Unplug

To UNPLUG is to disconnect, let go, take a break. Allow yourself to unplug for a day. No phone, no internet, no TV. If a full day seems impossible, take a half day. Still beyond your wheelhouse? At the very least, give yourself a few hours. Set your phone down and go for a hike in the woods. Walk along the edge of the ocean and absorb the sounds, sights and smells. Sit by a river and watch it flow. Let the outside world disappear for a few hours. In the stillness, see what you discover about yourself.

Big Hole River, Melrose, Montana


"The world will not fall apart when I unplug for

a moment to rediscover myself."

Yoga Pose: Wide Legged Forward Fold Prasarita Padottanasana

A fun, easy forward fold that has the added benefit of being an inversion. This pose can be practiced with intensity or a bit more casual and carefree. Either way, emerge feeling centered, refreshed, playful and alive.


Foundation. From standing in Tadasana, step or jump your feet 3-4 feet apart. Make sure the inner edges of your feet are parallel to each other. Place your hands on your hips. Set your intention.

Move. Exhale. Maintain a long torso and fold forward from the hip joints. As your torso approaches parallel to the floor, reach down and take a hold of your ankles or big toes.

Legs. Push your top thighs straight back to help lengthen the front torso, then widen the base of your pelvis. Take a few breaths. On a deep exhalation, bend your elbows and lower your torso and head into a full forward bend.

Torso. Continue to lengthen the front of your torso.

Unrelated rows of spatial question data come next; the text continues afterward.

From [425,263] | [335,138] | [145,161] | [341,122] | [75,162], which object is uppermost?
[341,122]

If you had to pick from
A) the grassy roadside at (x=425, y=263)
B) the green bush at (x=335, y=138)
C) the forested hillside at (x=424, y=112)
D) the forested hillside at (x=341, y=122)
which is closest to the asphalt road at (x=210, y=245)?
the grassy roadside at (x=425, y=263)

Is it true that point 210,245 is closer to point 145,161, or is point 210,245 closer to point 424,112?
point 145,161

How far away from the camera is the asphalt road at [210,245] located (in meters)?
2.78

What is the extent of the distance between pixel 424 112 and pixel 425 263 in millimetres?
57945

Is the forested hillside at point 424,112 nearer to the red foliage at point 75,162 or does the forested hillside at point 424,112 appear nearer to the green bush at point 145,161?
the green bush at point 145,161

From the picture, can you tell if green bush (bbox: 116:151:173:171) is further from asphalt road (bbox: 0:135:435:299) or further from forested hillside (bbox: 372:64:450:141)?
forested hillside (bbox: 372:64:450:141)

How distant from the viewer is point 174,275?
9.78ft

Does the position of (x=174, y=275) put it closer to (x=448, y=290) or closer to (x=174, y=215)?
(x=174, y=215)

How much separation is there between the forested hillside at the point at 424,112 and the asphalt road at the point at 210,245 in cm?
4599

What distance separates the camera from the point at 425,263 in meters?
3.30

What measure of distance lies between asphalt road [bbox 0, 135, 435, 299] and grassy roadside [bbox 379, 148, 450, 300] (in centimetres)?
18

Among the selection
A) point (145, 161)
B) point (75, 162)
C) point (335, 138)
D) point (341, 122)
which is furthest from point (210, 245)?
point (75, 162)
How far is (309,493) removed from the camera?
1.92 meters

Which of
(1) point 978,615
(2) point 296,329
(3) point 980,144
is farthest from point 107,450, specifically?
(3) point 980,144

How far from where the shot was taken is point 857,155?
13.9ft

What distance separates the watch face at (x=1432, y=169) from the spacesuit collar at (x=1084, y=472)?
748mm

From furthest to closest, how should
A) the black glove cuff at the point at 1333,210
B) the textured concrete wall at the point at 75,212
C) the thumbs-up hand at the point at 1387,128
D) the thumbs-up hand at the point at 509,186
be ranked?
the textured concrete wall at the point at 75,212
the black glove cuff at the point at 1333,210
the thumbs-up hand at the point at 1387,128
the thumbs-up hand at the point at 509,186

Arms. For a more intense pose, maintain an active 90 degree angle in the elbows and draw yourself deeper into the fold by activating your arms, while holding your feet. Release your shoulders away from your ears. For a less intense pose, allow your elbows to soften.

Gaze. See the world upside down as you gaze through the V created by your legs. Stay in the pose anywhere from 30 seconds to 1 minute or whatever feels right to you. To come out, bring your hands back to your hips. Lift and lengthen your front torso. Then on an inhalation, pull your tailbone down toward the floor, and stand upright, moving from the hips. Walk or hop your feet back into Tadasana.